# How do I sell my business?



## shirleyg (May 3, 2008)

I've been in business for 25+ years. Thinking about selling. I own all machinery (screen printing, embroidery & transfer equipment). I also own the building. (Well, the bank and I own it!)

Where do I start? What's it worth, especially in this economy?

Can I "split-up" the business & sell in parts, such as screen printing separate from embroidery?


----------



## gerryppg (Jan 29, 2010)

shirleyg said:


> I've been in business for 25+ years. Thinking about selling. I own all machinery (screen printing, embroidery & transfer equipment). I also own the building. (Well, the bank and I own it!)
> 
> Where do I start? What's it worth, especially in this economy?
> 
> Can I "split-up" the business & sell in parts, such as screen printing separate from embroidery?


 The value of the business would be your recievables and the used value of the equipment. It will probably be a very tough sell unless you have an attractive price and turn some nice profits yearly. There has been a couple of screen printing operations around my area that have been for sale for over a year. That tells me the books probably dont look to good.


----------



## shirleyg (May 3, 2008)

Ugh! That's what I figured. This was supposed to be our retirement.


----------



## ranchgurl (Sep 7, 2011)

I have a retail western specialty store,everything from home decor to boots....well. I am also thinking of gvetting out of the retail brick & mortar business (I too own my building) . I plan on liquidating the merchandise & fixtures, renting out my building. Eventually, I plan on going mobil with a ne clothing line of t-shirts etc.. and just doing fairs & events. Economy is "yucky". Not a good time to retire. Best of luck...ranchgurl.


----------



## clclothing (Jul 27, 2011)

Don't forget the value of your client base. Especially if you have a repeat clientele, that can be very valuable to a potential buyer.

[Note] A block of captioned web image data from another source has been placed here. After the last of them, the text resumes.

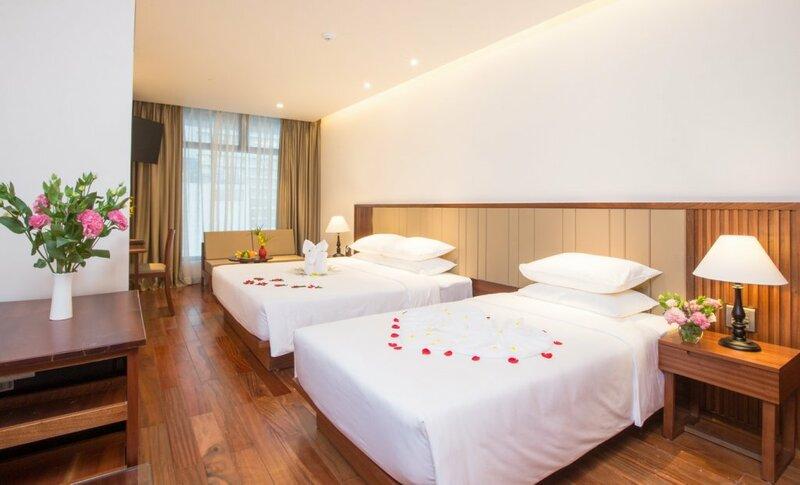 Отель Green Beach Nha Trang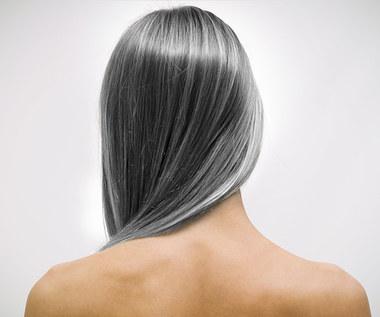 Siwe włosy - jak domowym sposobem im zapobiec?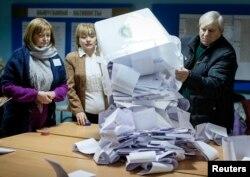 Подсчет голосов на избирательном участке в Кишиневе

There are a number of ways to value a business, including multiples of revenue or profit (or EBITDA). But for the right buyer at the right time, there are other considerations as well, including the fact that while you are wanting to retire, there are an awful lot of people looking to go into business for themselves as an answer to the job market. Some of them have money to invest or the ability to finance.

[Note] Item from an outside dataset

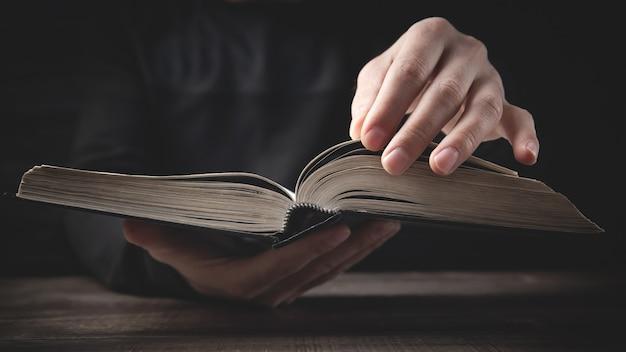 Hombre caucásico sosteniendo la biblia. religión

Look at the number of people joining here every day. You are in a business that is the dream of a lot of people to own.

Don't give up. Speak to a broker about valuation and your local market. And take it upon yourself to talk to people who might be interested.

Just my thoughts...


----------



## DonR (May 6, 2011)

Post your business on BizBuySell.com.


----------



## gerryppg (Jan 29, 2010)

If your client base is large consistent customer then it should have value. If you have alot of customers just because you are you, then those customers may not stay with the business. If you have contracts with large customers then that would make it alot more valuable.


----------



## hoptoad (Sep 21, 2011)

having recently sold another bussiness i can tell you how it worked for me

i got roughly 40% value for my well used equipment 10 % of the value of my stock fair market value for my building (if you are selling a know bussiness with the property value goes up conciderably plus a 15%of a 5 yr average for existing clints(under contract)

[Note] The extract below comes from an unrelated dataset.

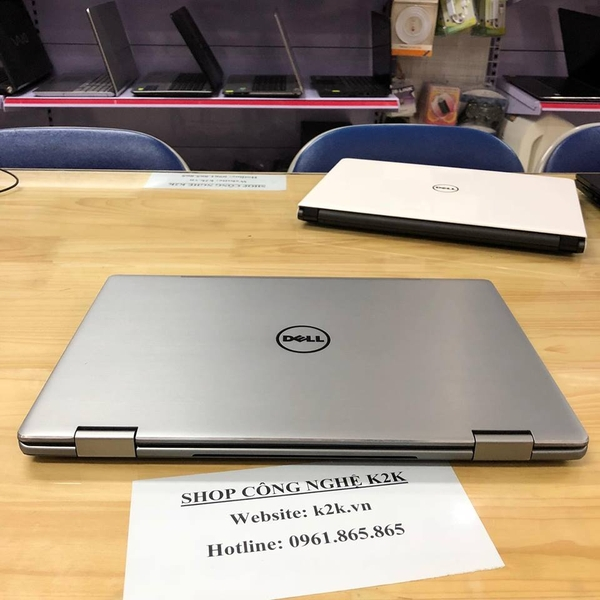 Dell Inspiron 7779 (Intel Core i7-7600U 2.5GHz, 8GB RAM, 450GB (128GB SSD + 320GB HDD), VGA Intel HD Graphics 620 + Nvidia GT940Mx - 2GB, 17.3 inch FHD Touch Screen)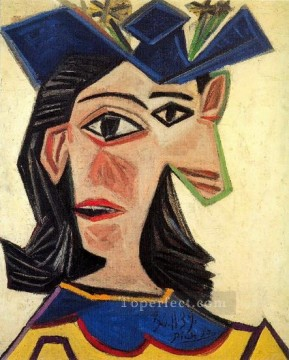 Buste de femme au chapeau Dora Maar 1939 Cubism Oil Paintings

t sounds like your well established and depending on location you could do better than that but i got divorced and had to sell


----------



## hedsteve (Sep 8, 2009)

Have you considered retiring but keeping the business? If you hired a manager to run your business for you a good one should be able to increase sales, pay for themselves and make money for you.


----------



## TshirtGuru (Jul 9, 2008)

This is one business that is tough to sell. Since the entry level of this industry is fairly cheap compared to others, most prospective buyers often choose to start off buying their own equipment when opening their own store. Or others are just looking to buy used equipment from businesses closing down or selling. 

In my opinion, client base is jack crap. Clients can go to another printer at any time. And as long as you've been in business, the clients you have are familiar with you. It's a gamble for the buyer to be too confident that the clients will stay with a new owner plus maybe even new employees. It's quite different from selling a franchise gas station for instance, although owners change the product stays the same. 

You will most likely only get some value from your used equipment. If you're looking for retirement, you might be better off into looking for a manager. 

I'm speaking from some experience as I'm currently buying another business in a different industry. Plus I've helped sell a few of my dads businesses. My dad owns a few commercial buildings, and there are several stores on that property which he leases out to. He was trying to sell the property, building, and stores together. Buyers were checking it out but wouldn't make an offer. I told my dad to split the listing, stores and property separate. Most investors don't want to get into a new business, they want to invest! The next day my dad got a cash offer for the property! He'll close soon. 

You can list both the business and property together but it could be a tougher sell. I predict if you list the property and business separately, you'll sell a lot faster. Just make sure that the buyer of the property makes an agreement that they can't raise rent to the new owner of the business to a certain % per year for how ever many years. 

Good luck!


----------



## Louie2010 (Feb 26, 2010)

shirleyg said:


> Ugh! That's what I figured. This was supposed to be our retirement.


 
If this is your retirement income, I would seriously consider this option. Sell the business and equipment separately and keep the property as rental income. 

Of course to be safe I wouldn't sell your equipment until after you have signed a lease with a good tenant.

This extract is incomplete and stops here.